And here’s why…
I think everyone in Radio was excited to hear that Apple had put an FM radio in it’s new Nano iPods. We’ve needed exposure in these cool, portable gadgets, so I’m as grateful as you. But clearly, Steve Jobs wanted to upgrade the iPod line because he no longer believes in what he calls “dedicated devices.” Apple’s betting its future on “general purpose devices.”
And, I think we can all agree that the cell phone is the universal application, the one thing that every person who can afford one will carry with them at all times in the future.
But if we think that merely putting a radio into that universal app, the iPhone, will somehow save us, think again.
Just 10% of US users listen to radio on their mobile device, according to Forrester Research. The truth is, the US isn’t set up to let people stream music on the cell phones. We’d overload the 3G system. Spotify has already had this problem in the UK. And even if the networks could handle all the extra usage, battery life in mobile phones is still a big issue.

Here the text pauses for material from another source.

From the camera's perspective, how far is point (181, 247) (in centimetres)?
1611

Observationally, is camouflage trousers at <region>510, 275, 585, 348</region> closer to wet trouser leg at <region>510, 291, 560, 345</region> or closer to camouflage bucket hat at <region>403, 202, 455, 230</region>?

Who wants to waste valuable battery life hearing a Celine Dion song you’ve heard a million times, especially when Apple is making such attractive and hip iPods that won’t zap your cell battery?
Look, the writing is on the wall when it comes to smart phones: They are the future.
But if Radio wants to be a part of that future, we have to make discovery — of new songs, new artists, urgent breaking news, new ways to hear sound and music — part of what we offer every hour of every day.
If we do that, every smart phone on earth will want a radio app because listeners will demand it.